### Task list
1 - In the shareholder circular, by what time and date must transfer forms be lodged for registration?
2 - Count the lines of the records that contain the word "clearing", and reply with only that number.

───── Quoted passage ─────

In accordance with Rule 13.39(4) of the Listing Rules, all votes of shareholders at a general meeting must be taken by poll. Accordingly, the chairman of the AGM will demand on poll for every resolution put to the vote at the AGM pursuant to Article 80 of the Articles of Association. The Company will announce the results of the poll in the manner prescribed under Rule 13.39(5) of the Listing Rules.

RECORD DATE FOR AGM

In order to determine the eligibility of the Shareholders to attend and vote at the AGM of the Company which is scheduled to be held on 29 August 2019, all duly completed transfer forms accompanied by the relevant share certificates must be lodged with the Company’s branch share registrar and transfer office in Hong Kong, Union Registrars Limited, at Suites 3301–04, 33/F., Two Chinachem Exchange Square, 338 King’s Road, North Point, Hong Kong for registration by no later than 4:00 p.m. on 23 August 2019. Shareholders whose names are recorded in the register of members of the Company on 23 August 2019 are entitled to attend and vote at the AGM.

RECOMMENDATIONS

The Directors consider that the proposed ordinary resolutions as set out in the notice of AGM are in the best interests of the Company and the Shareholders as a whole, and accordingly, recommend all Shareholders to vote in favour of all the resolutions to be proposed at the AGM.

Your attention is drawn to the additional information set out in the appendices to this circular.

– 6 –

LETTER FROM THE BOARD

RESPONSIBILITY STATEMENT

This circular, for which the Directors collectively and individually accept full responsibility, includes particulars given in compliance with the Listing Rules for the purpose of giving information with regard to the Company. The Directors, having made all reasonable enquiries, confirm that to the best of their knowledge and belief, the information contained in this circular is accurate and complete in all material respects and not misleading or deceptive, and there are no other matters the omission of which would make any statement herein or this circular misleading.

By Order of the Board China Fortune Financial Group Limited HUA Yang

Chief Executive Officer and Executive Director

– 7 –

EXPLANATORY STATEMENT

APPENDIX I

This appendix contains the particulars that are required by the Listing Rules to be included in an explanatory statement to enable the Shareholders to make an informed decision on whether to vote for or against the resolution to be proposed at the AGM in relation to the Repurchase Mandate.

1. SHARE CAPITAL

As at the Latest Practicable Date, the total number of Shares in issue was 9,153,078,859.

Subject to the passing of the relevant ordinary resolution to approve the Repurchase Mandate (as set out in Resolution no. 5 of the notice of the AGM) and on the basis that no further Share is issued or repurchased prior to the AGM, exercise in full of the Repurchase Mandate would result in the repurchase by the Company of a maximum of 915,307,885 Shares during the period as set out in Resolution no. 5 of the notice of AGM, representing not more than 10% of the issued share capital of the Company as at the Latest Practicable Date.

───── Records provided ─────

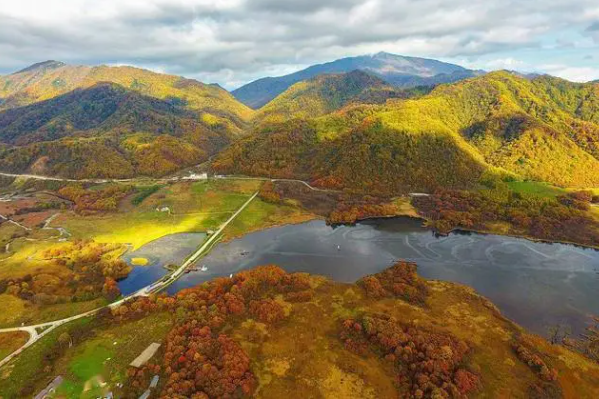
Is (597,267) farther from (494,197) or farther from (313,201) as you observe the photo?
(313,201)

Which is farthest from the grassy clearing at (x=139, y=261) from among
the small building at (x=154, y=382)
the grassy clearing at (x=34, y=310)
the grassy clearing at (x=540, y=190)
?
the grassy clearing at (x=540, y=190)

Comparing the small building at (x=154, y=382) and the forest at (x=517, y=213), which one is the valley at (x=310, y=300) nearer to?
the small building at (x=154, y=382)

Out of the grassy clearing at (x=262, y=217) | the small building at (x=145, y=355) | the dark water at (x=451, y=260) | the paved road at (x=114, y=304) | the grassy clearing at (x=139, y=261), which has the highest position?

─────

### Answers
1 - By 4:00 p.m. on 23 August 2019.

2 - 5